## WHAT NEEDS TO BE DONE
Identify every line in the records below that contains the string "scene", and copy each of those lines. Case counts.

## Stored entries
################

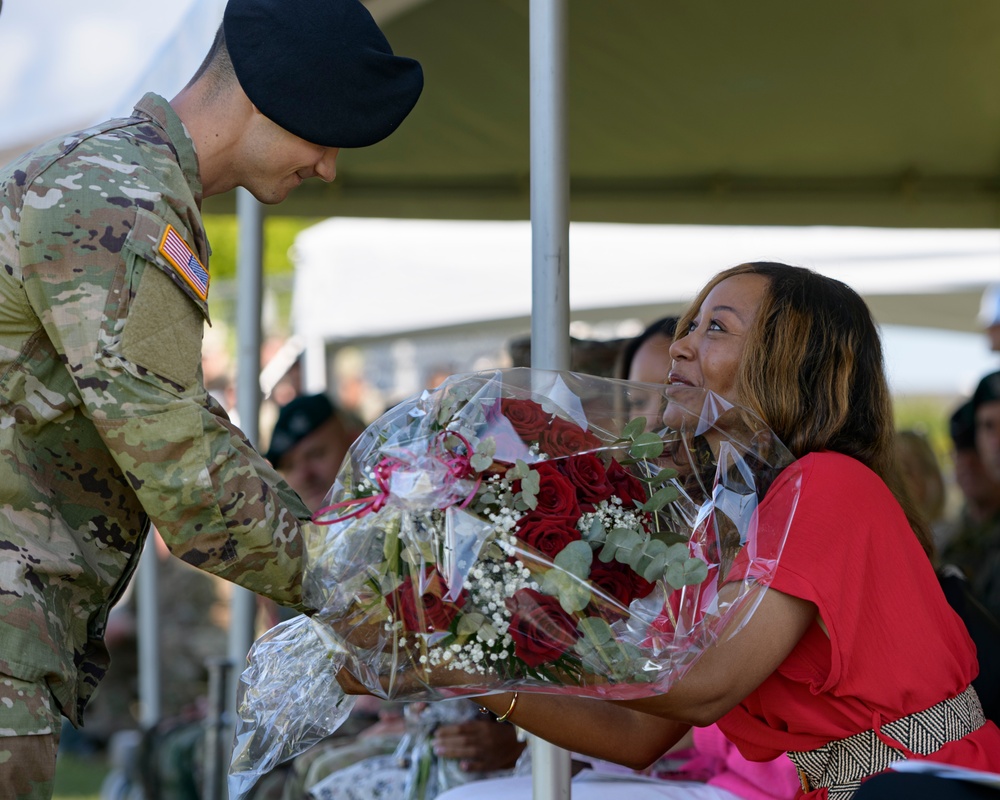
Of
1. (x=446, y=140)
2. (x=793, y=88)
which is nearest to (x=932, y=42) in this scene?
(x=793, y=88)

################

## TASK SOLUTION
which is nearest to (x=932, y=42) in this scene?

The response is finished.